Chapitre 12

Le refuge où ils avaient respectivement adopté un chien et un chat se trouvait à quelques minutes à pieds du salon de thé, dans le cœur de Camden. Comme beaucoup d’établissements qui recueillaient des animaux, ils avaient besoin de volontaires pour promener leurs nombreux chiens. Eleanor n’avait jamais songé à proposer son temps – elle n’en avait pas beaucoup, entre le travail et Isobel – mais Samuel était apparemment un habitué de la pratique.

— Tous les chiens ont besoin d’être sortis au moins une fois d’abord, c’est la priorité, expliqua-t-il à la jeune femme tandis qu’ils passaient la porte donnant sur les cages.
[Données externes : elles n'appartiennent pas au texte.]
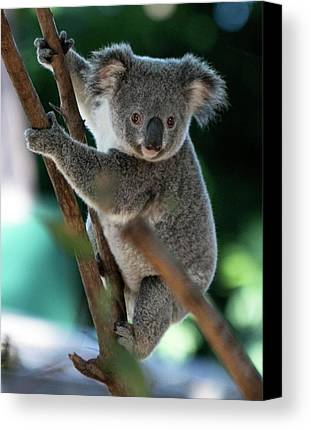 Koala Limited Time Promotions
J’ai mes habitués, mais s’ils ont tous déjà été sortis ça ne me dérange pas d’en promener d’autres.

Ils traversèrent des allées de cages derrière une bénévole manifestement épuisée et soulagée d’obtenir un coup de main. Eleanor ne pouvait s’empêcher d’imaginer Kelpie à cet endroit. Certes, les chats se trouvaient à l’étage, mais elle se souvenait parfaitement de l’agitation, du bruit, de l’odeur. Les gens qui travaillaient au refuge, rémunérés ou non, faisaient de leur mieux pour offrir le meilleur cadre possible à ces animaux en attente d’une famille, mais ils étaient absolument débordés tous les ans – et la saison des chatons approchait, porteuse de son lot de difficultés.

— Domino et Spot n’ont pas encore été promenés. Ça vous convient ?

Cette fois, ce fut Eleanor qui regarda Samuel dans l’expectative. Il connaissait bien mieux ces chiens qu’elle, après tout. Il acquiesça, si bien que la jeune bénévole entra dans la cage où les chiens se trouvaient tous les deux et leur passa un harnais à chacun, puis une laisse qu’elle accrocha dans les boucles à cet effet.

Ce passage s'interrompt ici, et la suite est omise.